(Data listing)
— Start —
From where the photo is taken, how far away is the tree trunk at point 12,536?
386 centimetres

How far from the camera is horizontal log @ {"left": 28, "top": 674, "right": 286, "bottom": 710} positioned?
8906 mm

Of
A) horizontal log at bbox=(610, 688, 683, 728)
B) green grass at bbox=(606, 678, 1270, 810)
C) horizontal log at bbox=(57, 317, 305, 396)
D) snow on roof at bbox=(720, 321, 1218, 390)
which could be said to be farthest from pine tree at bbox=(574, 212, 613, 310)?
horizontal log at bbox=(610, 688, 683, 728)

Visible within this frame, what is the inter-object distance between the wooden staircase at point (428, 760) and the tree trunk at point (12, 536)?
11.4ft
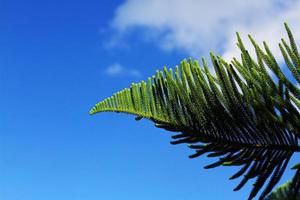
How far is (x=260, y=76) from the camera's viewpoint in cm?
312

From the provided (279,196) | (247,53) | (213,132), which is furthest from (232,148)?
(279,196)

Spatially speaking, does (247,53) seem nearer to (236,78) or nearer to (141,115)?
(236,78)

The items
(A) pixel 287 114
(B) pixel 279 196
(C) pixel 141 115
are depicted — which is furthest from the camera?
(B) pixel 279 196

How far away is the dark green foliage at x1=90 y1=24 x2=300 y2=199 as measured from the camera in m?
3.06

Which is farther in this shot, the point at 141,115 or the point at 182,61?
the point at 141,115

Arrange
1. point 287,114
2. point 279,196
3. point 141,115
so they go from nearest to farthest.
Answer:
— End —
■ TASK OBJECTIVE ■
Put every line from the one containing "Which is farther" through the end of the entries into a Markdown table with the columns Row and Line. Number the rows and leave out blank lines.

■ THE RESULT ■
| Row | Line |
|---|---|
| 1 | Which is farther in this shot, the point at 141,115 or the point at 182,61? |
| 2 | the point at 141,115 |
| 3 | Arrange |
| 4 | 1. point 287,114 |
| 5 | 2. point 279,196 |
| 6 | 3. point 141,115 |
| 7 | so they go from nearest to farthest. |
| 8 | Answer: |